As if Wisconsin needed another debate to divide its citizens, the voting wars are coming to Madison. The state Senate last week passed four measures, three almost exclusively on party-line votes, to make minor changes to election day procedures. One measure would require two poll workers of opposite party affiliation to oversee securing ballot containers. Another would require any job that needed two or more poll workers to be performed by members of different parties. A third bill would mandate damaged or problem ballots be marked in a uniform manner. And a bill that is likely to cause the most outrage among Democrats would require election workers to record the type of documents newly registered voters use as proof of residence. That bill passed the Senate on a straight 18-15 party-line vote. The new rules are relatively minor tweaks to the state’s election rules, a far cry from a law requiring voters to show identification at the polling place the Republican House and Senate passed back in 2011. That law was blocked by a state judge, a decision that’s being appealed in federal court. The fact that even the smallest changes to state law come down to party-line votes highlights the partisan divide in a state that’s accustomed to compromise. Democrats see the Republican-initiated changes as the first step toward more regulations that will make it harder for their voters to cast a ballot.
Voting rights have “been an ongoing dispute between the parties going all the way back to voter ID, and there’s just very little trust,” said Kenneth R. Mayer, a political scientist at the University of Wisconsin-Madison.
“The view among Democrats … is that these bills are either unnecessary or wasteful,” Mayer said. “The general view among Republicans is that the election system is unsecured.”

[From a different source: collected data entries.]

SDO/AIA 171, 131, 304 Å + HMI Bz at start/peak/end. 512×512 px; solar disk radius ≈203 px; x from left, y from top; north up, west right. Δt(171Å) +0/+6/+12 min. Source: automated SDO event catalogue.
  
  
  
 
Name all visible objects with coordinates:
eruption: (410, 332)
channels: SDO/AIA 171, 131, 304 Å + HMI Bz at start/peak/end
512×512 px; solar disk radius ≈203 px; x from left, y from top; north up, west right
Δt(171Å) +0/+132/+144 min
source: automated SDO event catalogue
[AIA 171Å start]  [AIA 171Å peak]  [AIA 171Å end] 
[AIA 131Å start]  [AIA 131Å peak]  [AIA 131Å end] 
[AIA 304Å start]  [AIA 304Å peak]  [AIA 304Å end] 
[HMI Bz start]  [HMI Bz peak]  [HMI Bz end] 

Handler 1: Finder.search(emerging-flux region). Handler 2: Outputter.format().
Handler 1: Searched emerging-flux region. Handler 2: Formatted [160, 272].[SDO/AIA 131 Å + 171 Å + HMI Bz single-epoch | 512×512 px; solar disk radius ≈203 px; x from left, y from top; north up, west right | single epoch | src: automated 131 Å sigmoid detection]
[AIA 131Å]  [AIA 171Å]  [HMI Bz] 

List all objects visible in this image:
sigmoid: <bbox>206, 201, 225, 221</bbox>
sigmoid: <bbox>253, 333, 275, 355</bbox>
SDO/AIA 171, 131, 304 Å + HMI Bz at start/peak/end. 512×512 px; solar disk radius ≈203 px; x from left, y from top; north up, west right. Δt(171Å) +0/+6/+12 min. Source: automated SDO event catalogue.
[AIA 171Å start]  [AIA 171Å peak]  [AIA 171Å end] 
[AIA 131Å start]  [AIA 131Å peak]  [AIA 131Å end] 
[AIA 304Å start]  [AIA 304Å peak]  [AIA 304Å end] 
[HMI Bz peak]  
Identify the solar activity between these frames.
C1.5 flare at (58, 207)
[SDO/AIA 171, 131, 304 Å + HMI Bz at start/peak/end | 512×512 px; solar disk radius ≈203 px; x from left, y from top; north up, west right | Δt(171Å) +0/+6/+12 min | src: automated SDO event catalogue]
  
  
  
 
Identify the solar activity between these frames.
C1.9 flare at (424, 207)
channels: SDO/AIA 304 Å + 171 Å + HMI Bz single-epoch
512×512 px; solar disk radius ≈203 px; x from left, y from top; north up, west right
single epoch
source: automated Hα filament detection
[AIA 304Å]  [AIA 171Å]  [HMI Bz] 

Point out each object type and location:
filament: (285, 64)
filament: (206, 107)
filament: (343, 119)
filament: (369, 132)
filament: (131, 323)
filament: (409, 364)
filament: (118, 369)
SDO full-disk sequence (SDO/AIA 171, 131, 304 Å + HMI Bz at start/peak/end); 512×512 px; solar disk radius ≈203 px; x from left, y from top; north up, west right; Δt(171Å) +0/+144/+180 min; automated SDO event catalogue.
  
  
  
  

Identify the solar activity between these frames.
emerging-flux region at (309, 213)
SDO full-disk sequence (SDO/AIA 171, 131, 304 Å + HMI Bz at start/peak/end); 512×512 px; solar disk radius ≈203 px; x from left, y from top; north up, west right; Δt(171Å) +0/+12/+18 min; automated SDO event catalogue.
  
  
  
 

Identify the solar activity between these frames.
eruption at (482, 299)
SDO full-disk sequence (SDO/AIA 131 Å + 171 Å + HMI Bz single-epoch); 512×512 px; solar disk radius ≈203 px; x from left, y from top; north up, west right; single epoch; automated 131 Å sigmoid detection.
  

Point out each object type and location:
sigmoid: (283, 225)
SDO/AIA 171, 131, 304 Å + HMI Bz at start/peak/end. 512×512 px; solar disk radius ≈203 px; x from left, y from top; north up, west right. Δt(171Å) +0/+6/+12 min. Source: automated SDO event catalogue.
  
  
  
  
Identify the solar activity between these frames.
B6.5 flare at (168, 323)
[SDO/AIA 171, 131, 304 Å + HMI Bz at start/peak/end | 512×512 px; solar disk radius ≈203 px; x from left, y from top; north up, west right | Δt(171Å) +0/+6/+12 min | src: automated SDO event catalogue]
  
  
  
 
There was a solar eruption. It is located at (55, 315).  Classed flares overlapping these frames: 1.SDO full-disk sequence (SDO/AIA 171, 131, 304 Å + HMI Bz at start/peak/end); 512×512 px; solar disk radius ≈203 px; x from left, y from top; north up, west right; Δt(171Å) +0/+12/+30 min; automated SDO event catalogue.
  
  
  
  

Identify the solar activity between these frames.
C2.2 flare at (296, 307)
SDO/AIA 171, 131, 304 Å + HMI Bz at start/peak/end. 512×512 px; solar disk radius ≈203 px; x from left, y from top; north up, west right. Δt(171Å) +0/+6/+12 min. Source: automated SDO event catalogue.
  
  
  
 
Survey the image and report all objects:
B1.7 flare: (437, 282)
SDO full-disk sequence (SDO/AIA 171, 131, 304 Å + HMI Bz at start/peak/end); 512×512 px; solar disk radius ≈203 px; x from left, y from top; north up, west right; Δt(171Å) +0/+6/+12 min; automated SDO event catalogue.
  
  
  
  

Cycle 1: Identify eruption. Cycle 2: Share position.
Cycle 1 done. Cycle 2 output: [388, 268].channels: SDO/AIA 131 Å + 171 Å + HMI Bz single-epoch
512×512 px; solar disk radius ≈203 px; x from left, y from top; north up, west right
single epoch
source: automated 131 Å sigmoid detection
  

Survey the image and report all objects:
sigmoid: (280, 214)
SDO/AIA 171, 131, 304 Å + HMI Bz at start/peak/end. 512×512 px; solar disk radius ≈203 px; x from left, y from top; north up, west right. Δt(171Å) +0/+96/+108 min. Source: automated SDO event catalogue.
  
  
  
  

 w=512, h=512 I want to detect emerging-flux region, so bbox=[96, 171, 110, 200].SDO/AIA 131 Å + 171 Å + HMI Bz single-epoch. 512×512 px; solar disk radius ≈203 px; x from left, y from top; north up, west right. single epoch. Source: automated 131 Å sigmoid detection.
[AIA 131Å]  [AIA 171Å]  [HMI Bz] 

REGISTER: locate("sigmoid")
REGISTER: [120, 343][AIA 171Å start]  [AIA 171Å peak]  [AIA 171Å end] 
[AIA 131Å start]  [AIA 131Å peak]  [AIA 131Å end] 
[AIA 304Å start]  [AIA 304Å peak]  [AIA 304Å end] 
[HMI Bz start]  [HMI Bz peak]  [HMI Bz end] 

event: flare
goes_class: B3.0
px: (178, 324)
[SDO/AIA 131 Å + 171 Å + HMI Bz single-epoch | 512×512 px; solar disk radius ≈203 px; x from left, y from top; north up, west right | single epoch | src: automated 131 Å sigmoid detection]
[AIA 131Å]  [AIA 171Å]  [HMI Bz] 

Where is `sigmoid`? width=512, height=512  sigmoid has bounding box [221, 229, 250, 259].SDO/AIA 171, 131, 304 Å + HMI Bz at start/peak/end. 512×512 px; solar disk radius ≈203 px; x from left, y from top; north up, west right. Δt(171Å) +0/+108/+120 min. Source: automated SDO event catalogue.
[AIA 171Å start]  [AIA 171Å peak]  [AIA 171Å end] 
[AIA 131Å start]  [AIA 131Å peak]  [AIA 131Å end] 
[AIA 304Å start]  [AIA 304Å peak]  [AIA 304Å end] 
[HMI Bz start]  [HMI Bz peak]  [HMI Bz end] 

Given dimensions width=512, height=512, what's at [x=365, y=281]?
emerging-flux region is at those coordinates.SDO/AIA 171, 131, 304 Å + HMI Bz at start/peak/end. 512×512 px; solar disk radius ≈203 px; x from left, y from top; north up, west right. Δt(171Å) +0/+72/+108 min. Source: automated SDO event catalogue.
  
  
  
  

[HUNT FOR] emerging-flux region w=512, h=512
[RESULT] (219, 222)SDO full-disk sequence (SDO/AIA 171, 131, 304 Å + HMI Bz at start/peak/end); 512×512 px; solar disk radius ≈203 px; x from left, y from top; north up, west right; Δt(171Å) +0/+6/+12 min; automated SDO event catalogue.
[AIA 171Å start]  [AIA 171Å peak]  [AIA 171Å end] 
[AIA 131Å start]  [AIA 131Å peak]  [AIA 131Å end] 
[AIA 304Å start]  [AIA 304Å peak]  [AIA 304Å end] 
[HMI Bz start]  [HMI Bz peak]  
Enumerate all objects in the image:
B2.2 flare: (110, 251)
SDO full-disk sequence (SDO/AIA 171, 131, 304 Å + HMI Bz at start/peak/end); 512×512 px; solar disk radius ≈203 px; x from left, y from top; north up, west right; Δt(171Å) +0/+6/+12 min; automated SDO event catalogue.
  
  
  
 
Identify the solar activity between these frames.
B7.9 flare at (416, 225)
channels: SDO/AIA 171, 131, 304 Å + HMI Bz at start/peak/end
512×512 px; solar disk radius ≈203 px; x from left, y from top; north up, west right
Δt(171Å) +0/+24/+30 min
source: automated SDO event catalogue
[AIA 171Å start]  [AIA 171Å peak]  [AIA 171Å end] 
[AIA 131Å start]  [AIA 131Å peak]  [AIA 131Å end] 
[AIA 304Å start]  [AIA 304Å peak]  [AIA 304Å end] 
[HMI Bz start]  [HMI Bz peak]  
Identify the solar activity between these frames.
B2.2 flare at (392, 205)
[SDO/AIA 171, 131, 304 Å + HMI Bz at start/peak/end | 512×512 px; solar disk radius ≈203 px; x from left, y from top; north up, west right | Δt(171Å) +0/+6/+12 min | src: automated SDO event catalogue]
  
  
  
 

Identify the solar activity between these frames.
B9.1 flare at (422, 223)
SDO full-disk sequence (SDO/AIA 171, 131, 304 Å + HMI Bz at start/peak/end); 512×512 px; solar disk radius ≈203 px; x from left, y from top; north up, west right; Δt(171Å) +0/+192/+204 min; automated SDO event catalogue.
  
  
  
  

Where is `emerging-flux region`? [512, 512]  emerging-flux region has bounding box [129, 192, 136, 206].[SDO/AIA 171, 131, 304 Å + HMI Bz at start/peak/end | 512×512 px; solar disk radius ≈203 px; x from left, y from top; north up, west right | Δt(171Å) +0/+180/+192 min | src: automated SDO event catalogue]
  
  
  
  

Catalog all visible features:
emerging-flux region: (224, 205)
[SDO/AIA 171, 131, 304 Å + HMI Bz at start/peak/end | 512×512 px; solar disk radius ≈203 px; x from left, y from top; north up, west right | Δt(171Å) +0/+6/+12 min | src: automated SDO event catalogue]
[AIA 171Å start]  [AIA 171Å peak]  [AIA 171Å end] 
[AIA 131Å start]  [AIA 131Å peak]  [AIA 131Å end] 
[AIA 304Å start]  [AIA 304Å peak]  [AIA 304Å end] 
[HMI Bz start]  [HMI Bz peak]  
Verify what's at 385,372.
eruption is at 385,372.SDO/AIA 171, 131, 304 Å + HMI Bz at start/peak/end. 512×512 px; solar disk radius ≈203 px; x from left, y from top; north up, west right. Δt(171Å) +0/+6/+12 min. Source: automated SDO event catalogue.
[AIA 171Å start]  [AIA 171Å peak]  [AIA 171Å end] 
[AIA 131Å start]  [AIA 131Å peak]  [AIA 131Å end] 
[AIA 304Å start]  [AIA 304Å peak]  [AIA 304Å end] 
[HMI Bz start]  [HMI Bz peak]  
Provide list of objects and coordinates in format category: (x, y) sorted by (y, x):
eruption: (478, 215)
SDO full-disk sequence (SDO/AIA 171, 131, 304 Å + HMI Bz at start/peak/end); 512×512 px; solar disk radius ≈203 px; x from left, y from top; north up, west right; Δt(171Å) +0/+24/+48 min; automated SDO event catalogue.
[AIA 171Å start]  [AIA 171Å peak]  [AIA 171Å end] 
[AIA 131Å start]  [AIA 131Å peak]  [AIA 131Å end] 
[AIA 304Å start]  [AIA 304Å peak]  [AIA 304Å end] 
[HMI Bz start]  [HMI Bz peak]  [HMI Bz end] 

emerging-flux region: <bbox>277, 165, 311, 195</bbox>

“It’s part of a larger issue in Wisconsin, and it’s part of a sustained effort by Republicans here to make it harder for people to vote, and really make it harder for Democrats to vote,” said Melissa Baldauff, a spokeswoman for the state Democratic Party. “We have a history here in Wisconsin of very high turnout, very high voter participation. We haven’t had problems across the board with irregularities and fraud. They’re trying to say we do.”